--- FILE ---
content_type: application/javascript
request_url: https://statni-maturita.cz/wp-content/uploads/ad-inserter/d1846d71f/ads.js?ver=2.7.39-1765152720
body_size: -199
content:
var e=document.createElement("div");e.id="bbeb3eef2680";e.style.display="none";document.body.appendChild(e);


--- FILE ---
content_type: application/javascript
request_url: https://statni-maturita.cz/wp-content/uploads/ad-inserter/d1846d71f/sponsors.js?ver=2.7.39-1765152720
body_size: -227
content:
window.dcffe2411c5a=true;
────────────────────
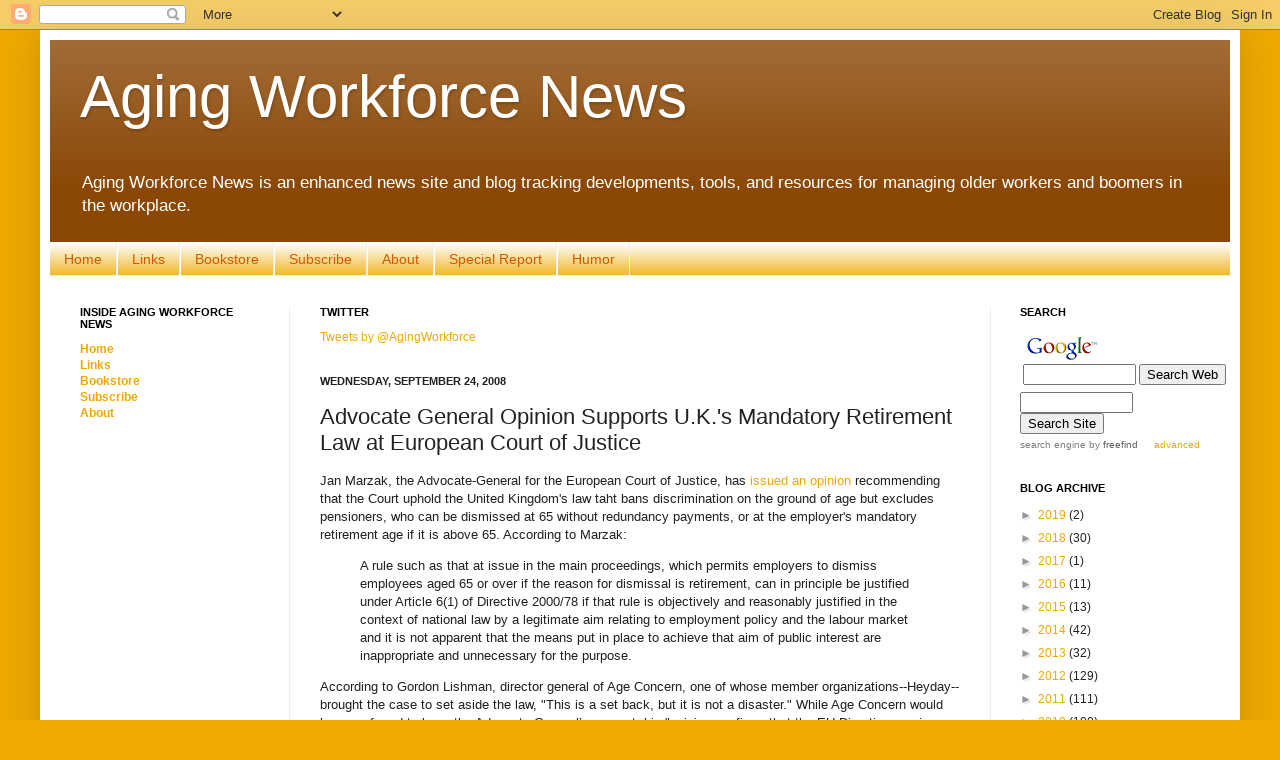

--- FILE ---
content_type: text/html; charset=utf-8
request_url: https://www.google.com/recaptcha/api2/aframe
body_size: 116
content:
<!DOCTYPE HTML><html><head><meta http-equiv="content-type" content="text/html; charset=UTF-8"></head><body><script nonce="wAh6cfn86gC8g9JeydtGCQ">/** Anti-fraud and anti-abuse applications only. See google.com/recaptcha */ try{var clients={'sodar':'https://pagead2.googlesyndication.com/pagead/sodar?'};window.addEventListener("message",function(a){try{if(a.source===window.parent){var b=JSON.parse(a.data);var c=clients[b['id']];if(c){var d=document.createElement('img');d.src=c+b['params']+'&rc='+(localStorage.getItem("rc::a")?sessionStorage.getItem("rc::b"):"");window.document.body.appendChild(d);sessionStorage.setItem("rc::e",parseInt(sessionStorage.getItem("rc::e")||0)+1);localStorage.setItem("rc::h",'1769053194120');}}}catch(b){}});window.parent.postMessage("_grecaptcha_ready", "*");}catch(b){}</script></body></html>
────────────────────
* TASK BRIEF *
Using the listing above, return all lines where the word "inserter" occurs.

* OUTPUT FOR THIS EXERCISE *
request_url: https://statni-maturita.cz/wp-content/uploads/ad-inserter/d1846d71f/ads.js?ver=2.7.39-1765152720
request_url: https://statni-maturita.cz/wp-content/uploads/ad-inserter/d1846d71f/sponsors.js?ver=2.7.39-1765152720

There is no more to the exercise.